== DATA EXTRACT ==
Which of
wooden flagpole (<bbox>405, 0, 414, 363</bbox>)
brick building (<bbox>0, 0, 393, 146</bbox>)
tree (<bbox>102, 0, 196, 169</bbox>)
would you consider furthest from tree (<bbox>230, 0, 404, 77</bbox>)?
===
WHAT IS NEEDED.
Format all of the items above as a Markdown table with two columns, Row and Text, giving each line its row number and omitting blank lines.

TASK RESULT.
| Row | Text |
|---|---|
| 1 | Which of |
| 2 | wooden flagpole (<bbox>405, 0, 414, 363</bbox>) |
| 3 | brick building (<bbox>0, 0, 393, 146</bbox>) |
| 4 | tree (<bbox>102, 0, 196, 169</bbox>) |
| 5 | would you consider furthest from tree (<bbox>230, 0, 404, 77</bbox>)? |